§ Page text:
★ ★ ★ ★ ★ ★ ★

Well, this could explain a whole hell of a lot.

boutons_deux
02-20-2011, 03:48 AM
Gulf Oil Spill Update: Scientist Finds Gulf Bottom Still Oily, Dead

WASHINGTON — Oil from the BP spill remains stuck on the bottom of the Gulf of Mexico, according to a top scientist's video and slides that she says demonstrate the oil isn't degrading as hoped and has decimated life on parts of the sea floor.

That report is at odds with a recent report by the BP spill compensation czar that said nearly all will be well by 2012.

At a science conference in Washington Saturday, marine scientist Samantha Joye of the University of Georgia aired early results of her December submarine dives around the BP spill site. She went to places she had visited in the summer and expected the oil and residue from oil-munching microbes would be gone by then. It wasn't.

http://www.huffingtonpost.com/2011/02/20/gulf-oil-spill-update-sci_n_825634.html?view=print
===========

As Wikileaks showed, the govt is always lying.

And what about the $35/barrel spilled = $21B fine?

People are sick all along the Gulf Coast.

Wild Cobra
02-20-2011, 09:41 AM
my uncle who is a marine biologist said that oil is always leaking up through the ocean floor and that organisms in the water have a way of breaking it down, and that's what's happening to all the oil from the gulf spill
That's just it.

Just because there is oil there doesn't mean it came from that leak.

But no....

The lemmings will believe anything their masters tell them.

boutons_deux
04-17-2011, 03:09 PM
Mystery Illnesses Plague Louisiana Oil Spill Crews

RACELAND, Louisiana — Jamie Simon worked on a barge in the oily waters for six months following the BP spill last year, cooking for the cleanup workers, washing their clothes and tidying up after them.

One year later, the 32-year-old said she still suffers from a range of debilitating health problems, including racing heartbeat, vomiting, dizziness, ear infections, swollen throat, poor sight in one eye and memory loss.

She blames toxic elements in the crude oil and the dispersants sprayed to dissolve it after the BP-leased Deepwater Horizon oil rig exploded in the Gulf of Mexico about 50 miles (80 kilometers) off the coast of Louisiana on April 20, 2010.

"I was exposed to those chemicals, which I questioned, and they told me it was just as safe as Dawn dishwashing liquid and there was nothing for me to worry about," she said of the BP bosses at the job site.

The local doctor, Mike Robichaux, said he has seen as many as 60 patients like Simon in recent weeks, as this small southern town of 10,000 bordered by swamp land and sugar cane fields grapples with a mysterious sickness that some believe is all BP's fault.

Andy LaBoeuf, 51, said he was paid $1,500 per day to use his boat to go out on the water and lay boom to contain some of the 4.9 million barrels of oil that spewed from the bottom of the ocean after the BP well ruptured.

★ ★ ★ ★ ★ ★ ★

§ Information supplied:

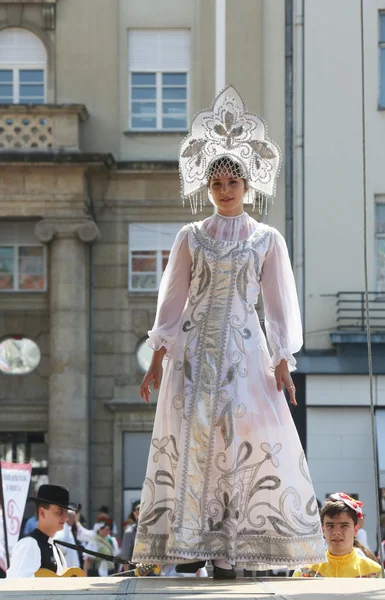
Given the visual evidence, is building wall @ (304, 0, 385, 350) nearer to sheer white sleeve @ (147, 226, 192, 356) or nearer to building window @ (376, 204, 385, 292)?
building window @ (376, 204, 385, 292)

★ ★ ★ ★ ★ ★ ★

§ Problems and tasks:
**1.** Reproduce the text of the oil spill thread between "RACELAND, Louisiana —" and "April 20, 2010.", inclusive.
**2.** Decide whether each statement agrees with the oil spill thread. For each, answer yes or no and quote the words from the thread that settle it.
(a) Samantha Joye made her submarine dives in December.
(b) Jamie Simon worked on the barge for a full year after the spill.
(c) Mike Robichaux said he had seen as many as 60 patients like Simon.
**3.** Answer these questions from the oil spill thread.
(a) Which university is Samantha Joye with?
(b) How much was Andy LaBoeuf paid per day to use his boat?
(c) What population does the thread give for the small southern town?
The data has nothing to do with this work.

§ Task responses:
**1.**
RACELAND, Louisiana — Jamie Simon worked on a barge in the oily waters for six months following the BP spill last year, cooking for the cleanup workers, washing their clothes and tidying up after them.

One year later, the 32-year-old said she still suffers from a range of debilitating health problems, including racing heartbeat, vomiting, dizziness, ear infections, swollen throat, poor sight in one eye and memory loss.

She blames toxic elements in the crude oil and the dispersants sprayed to dissolve it after the BP-leased Deepwater Horizon oil rig exploded in the Gulf of Mexico about 50 miles (80 kilometers) off the coast of Louisiana on April 20, 2010.

**2.**
(a) Yes: "aired early results of her December submarine dives around the BP spill site"
(b) No: "worked on a barge in the oily waters for six months following the BP spill last year"
(c) Yes: "he has seen as many as 60 patients like Simon in recent weeks"

**3.**
(a) The University of Georgia
(b) $1,500
(c) 10,000